Omit every picture and return the rest of the data unaltered.
********
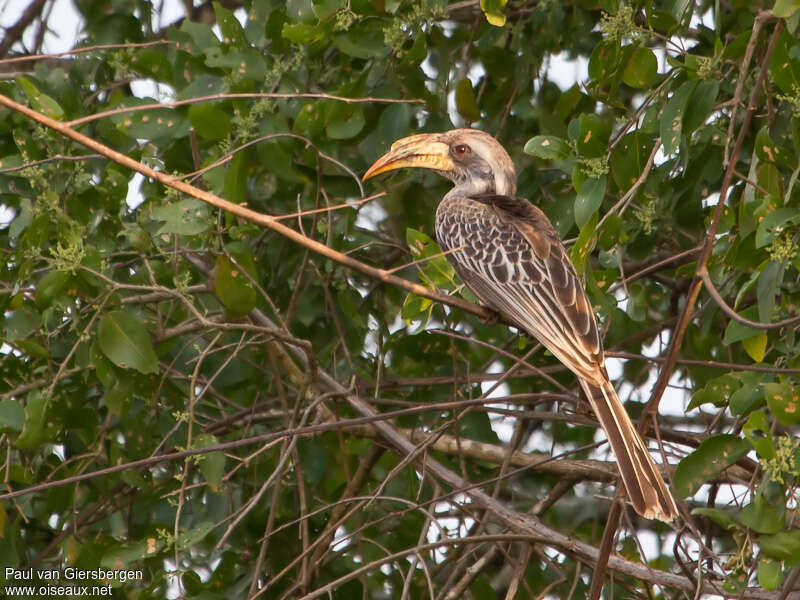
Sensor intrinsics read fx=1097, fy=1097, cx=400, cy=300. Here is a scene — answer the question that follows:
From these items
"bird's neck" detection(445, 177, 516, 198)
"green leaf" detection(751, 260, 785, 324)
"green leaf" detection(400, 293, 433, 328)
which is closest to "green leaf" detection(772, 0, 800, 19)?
"green leaf" detection(751, 260, 785, 324)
********
Complete answer:
Sensor intrinsics read fx=1097, fy=1097, cx=400, cy=300. Here is a scene — answer the question that follows:
From these items
"bird's neck" detection(445, 177, 516, 198)
"green leaf" detection(751, 260, 785, 324)
"green leaf" detection(400, 293, 433, 328)
which is closest to "green leaf" detection(772, 0, 800, 19)?
"green leaf" detection(751, 260, 785, 324)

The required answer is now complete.